The Senior Leadership Team, in conjunction with the governors, share a vision to make Jewish education and life at the school good for all students.

For example, it strives for students, whatever their faith, to constantly demonstrate the school’s values of tzedek — integrity and respect for one another and different beliefs; chessed — kindness, especially to the sensitive and vulnerable; mishpat — deep respect towards the rules and laws of the school and society; and rachamim — compassion and forgiveness.

The report continued to say that Jewish education has a high profile in the school and permeates everyone’s understanding of what being a student at LJFS means, regardless of faith.

Students are provided with tools and skills to engage with Jewish spiritual experiences in school, such as tefilla (prayer), festival celebrations and Kabbalat Shabbat.

Teachers and parents commented on the way in which students felt confident in the subjects they are engaged with as a result of their learning; for example, barmitzvah and batmitzvah classes and exploring davening.

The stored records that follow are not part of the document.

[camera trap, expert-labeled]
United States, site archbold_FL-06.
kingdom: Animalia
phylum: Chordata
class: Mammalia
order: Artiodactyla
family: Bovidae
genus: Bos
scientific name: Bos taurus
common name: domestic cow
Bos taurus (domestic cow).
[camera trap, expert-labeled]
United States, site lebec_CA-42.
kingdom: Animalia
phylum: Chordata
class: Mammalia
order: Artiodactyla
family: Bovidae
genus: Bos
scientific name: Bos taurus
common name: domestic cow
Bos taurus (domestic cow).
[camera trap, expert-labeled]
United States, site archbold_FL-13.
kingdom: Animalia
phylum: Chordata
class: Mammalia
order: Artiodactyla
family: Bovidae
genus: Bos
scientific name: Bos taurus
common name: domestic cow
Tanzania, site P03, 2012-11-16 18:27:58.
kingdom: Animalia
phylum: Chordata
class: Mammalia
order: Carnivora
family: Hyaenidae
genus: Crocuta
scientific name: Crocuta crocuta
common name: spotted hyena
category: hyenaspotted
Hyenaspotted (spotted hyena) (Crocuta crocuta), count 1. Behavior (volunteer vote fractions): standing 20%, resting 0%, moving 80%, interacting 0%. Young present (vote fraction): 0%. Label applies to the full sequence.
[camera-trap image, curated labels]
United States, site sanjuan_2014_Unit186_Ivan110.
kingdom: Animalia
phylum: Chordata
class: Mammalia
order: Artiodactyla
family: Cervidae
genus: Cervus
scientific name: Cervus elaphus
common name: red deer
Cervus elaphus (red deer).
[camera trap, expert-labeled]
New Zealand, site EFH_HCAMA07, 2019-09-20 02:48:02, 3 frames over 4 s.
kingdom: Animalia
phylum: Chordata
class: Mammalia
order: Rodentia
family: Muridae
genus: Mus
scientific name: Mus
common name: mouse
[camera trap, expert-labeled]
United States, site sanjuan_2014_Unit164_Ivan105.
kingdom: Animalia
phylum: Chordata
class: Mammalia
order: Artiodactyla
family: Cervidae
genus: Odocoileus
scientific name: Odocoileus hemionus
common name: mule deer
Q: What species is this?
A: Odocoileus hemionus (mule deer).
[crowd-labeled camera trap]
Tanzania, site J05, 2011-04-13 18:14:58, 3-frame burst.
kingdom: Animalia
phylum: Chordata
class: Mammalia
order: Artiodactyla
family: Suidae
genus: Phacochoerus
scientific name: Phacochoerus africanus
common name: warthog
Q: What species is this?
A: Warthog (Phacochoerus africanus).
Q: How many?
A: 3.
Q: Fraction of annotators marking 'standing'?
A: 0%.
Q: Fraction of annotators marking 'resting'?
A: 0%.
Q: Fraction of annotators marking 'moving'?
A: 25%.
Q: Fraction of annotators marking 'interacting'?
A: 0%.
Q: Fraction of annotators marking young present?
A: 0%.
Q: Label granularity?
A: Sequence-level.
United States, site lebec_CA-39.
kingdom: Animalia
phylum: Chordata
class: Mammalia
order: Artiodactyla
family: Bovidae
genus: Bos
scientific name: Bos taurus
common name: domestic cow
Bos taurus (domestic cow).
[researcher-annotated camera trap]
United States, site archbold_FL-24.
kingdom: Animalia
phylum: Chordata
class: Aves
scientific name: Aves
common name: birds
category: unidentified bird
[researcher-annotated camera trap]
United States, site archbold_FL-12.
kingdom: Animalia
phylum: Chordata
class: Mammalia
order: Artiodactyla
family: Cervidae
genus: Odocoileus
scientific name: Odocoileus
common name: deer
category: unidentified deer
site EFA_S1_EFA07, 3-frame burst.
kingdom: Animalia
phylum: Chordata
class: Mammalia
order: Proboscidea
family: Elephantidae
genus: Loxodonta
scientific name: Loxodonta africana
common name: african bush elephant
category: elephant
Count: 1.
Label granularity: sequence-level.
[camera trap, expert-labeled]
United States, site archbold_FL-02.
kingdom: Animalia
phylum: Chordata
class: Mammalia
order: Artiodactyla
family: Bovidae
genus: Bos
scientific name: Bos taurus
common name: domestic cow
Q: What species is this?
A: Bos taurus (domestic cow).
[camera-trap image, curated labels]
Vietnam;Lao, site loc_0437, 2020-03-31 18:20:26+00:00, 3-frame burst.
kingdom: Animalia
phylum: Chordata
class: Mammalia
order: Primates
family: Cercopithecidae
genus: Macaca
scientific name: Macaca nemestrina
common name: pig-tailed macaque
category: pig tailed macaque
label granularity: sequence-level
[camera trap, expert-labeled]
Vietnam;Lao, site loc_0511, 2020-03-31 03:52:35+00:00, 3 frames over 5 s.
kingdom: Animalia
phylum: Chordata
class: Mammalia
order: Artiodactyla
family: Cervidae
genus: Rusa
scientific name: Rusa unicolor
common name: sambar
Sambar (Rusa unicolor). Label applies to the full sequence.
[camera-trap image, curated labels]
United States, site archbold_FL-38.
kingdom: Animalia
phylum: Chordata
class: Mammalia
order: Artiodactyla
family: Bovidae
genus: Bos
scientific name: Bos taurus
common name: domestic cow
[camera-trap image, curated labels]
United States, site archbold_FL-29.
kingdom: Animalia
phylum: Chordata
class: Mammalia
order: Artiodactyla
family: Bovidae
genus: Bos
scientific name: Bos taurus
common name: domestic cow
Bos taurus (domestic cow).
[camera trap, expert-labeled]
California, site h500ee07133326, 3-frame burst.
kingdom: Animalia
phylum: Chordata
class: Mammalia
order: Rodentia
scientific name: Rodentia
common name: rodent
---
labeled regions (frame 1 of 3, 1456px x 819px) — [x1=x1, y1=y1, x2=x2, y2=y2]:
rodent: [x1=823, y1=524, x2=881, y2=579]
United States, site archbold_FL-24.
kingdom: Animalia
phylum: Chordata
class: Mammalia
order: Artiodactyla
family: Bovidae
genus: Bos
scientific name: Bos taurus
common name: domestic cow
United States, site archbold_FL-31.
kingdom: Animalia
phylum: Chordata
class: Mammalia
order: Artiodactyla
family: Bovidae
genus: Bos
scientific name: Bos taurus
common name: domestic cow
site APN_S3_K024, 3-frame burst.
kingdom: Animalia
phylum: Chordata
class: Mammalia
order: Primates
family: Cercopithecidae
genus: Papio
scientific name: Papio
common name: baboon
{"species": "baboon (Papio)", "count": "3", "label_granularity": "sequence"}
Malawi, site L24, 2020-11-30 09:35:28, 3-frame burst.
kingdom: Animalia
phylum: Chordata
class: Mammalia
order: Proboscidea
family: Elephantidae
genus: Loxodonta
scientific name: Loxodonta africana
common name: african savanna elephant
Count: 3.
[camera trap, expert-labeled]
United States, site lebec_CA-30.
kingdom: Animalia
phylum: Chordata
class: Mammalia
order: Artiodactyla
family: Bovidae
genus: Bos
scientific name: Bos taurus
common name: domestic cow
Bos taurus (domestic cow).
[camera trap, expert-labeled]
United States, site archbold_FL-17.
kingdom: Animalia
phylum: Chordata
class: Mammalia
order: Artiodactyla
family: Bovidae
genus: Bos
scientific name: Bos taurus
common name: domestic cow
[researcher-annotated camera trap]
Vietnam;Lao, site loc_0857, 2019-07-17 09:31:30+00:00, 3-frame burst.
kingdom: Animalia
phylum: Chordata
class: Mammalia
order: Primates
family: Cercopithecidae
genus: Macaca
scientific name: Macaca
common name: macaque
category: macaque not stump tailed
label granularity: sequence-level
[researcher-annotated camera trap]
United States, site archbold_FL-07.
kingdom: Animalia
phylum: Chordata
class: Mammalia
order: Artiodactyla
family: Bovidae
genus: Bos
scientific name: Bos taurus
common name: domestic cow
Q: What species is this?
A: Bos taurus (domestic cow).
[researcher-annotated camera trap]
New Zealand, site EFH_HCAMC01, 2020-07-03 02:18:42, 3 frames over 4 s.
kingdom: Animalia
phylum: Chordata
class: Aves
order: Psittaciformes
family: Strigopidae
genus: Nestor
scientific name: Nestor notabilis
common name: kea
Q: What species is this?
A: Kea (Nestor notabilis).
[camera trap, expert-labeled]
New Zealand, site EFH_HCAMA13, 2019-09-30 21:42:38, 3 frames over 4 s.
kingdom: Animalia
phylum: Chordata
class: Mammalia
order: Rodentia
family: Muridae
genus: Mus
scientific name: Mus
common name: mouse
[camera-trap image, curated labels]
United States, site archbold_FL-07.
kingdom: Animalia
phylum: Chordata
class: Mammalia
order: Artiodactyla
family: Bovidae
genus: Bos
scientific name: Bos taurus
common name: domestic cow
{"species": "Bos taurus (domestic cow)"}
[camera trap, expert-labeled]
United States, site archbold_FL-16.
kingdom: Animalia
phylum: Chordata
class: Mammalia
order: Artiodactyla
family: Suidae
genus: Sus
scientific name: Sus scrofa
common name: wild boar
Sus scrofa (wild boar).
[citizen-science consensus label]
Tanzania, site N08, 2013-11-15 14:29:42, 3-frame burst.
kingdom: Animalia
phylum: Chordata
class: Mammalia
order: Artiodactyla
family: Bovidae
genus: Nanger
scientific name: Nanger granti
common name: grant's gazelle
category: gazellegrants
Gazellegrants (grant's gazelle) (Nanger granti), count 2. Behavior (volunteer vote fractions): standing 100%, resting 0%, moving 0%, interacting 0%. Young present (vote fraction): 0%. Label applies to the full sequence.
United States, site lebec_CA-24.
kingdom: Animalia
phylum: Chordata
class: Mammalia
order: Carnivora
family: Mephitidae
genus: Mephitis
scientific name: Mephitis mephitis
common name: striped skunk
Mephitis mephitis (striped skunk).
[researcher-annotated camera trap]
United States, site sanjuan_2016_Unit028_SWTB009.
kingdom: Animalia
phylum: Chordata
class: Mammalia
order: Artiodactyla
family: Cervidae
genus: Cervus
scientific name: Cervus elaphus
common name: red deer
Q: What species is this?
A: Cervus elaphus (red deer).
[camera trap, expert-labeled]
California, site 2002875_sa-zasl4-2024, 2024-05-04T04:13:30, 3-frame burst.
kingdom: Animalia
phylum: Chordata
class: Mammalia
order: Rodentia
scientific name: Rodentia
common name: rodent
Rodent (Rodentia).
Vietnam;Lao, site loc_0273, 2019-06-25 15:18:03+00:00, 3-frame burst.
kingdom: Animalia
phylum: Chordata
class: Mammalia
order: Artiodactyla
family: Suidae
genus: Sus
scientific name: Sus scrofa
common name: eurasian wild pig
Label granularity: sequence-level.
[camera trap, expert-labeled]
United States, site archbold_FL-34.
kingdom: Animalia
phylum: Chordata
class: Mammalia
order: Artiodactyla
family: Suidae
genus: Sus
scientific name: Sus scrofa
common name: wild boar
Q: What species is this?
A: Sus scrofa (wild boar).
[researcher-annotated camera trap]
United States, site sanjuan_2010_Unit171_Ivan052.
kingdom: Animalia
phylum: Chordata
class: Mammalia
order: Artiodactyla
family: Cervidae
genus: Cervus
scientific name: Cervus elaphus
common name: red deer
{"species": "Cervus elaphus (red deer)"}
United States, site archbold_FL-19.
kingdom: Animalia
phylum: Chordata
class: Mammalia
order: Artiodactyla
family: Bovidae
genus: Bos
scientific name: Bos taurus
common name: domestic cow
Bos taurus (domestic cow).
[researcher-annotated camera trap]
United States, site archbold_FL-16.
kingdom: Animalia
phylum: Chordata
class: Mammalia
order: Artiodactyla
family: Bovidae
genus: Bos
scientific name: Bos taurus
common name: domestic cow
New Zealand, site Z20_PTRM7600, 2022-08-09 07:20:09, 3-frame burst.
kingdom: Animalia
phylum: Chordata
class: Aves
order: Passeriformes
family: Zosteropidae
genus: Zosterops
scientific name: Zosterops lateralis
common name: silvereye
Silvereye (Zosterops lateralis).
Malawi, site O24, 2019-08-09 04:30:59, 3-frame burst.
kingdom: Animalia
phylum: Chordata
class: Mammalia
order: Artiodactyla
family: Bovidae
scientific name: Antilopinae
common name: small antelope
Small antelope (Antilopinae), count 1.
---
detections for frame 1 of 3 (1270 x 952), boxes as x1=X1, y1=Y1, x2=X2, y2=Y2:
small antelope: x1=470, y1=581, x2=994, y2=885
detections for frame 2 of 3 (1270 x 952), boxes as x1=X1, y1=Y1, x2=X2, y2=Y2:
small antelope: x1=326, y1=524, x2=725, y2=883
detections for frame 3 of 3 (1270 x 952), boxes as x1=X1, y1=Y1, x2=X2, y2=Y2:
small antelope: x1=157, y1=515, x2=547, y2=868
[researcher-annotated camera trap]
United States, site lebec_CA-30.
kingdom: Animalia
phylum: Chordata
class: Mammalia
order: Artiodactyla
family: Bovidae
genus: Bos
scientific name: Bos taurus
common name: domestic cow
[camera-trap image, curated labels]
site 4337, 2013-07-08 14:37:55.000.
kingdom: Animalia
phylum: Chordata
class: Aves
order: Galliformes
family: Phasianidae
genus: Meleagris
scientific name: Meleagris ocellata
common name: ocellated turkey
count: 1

One parent commented: “I am thrilled that my son learned in the barmitzvah programme how to take parts of the daily service, now that he has had his barmitzvah.”

Pikuach invited all the registered parents and carers of students at LJFS to complete a questionnaire about their views of the school.

Parents’ views about the Jewish education provision were positive, with 90 per cent of parents agreeing or strongly agreeing with the statement, “My child is happy at this school”; and 91 per cent agreeing or strongly agreeing with the statement, “The school encourages high standards in Jewish studies”.

Ninety-eight per cent of parents strongly agreed or agreed with the statement that “the life of the school gives my child a good understanding of Jewish values”.

One parent said: “My son has a very strong sense of Jewish identity; I feel LJFS is helping to strengthen his beliefs.

“The higher level Jewish studies lessons he has are pushing him while still maintaining the enjoyment. We are extremely happy to have made the decision to send him to LJFS.”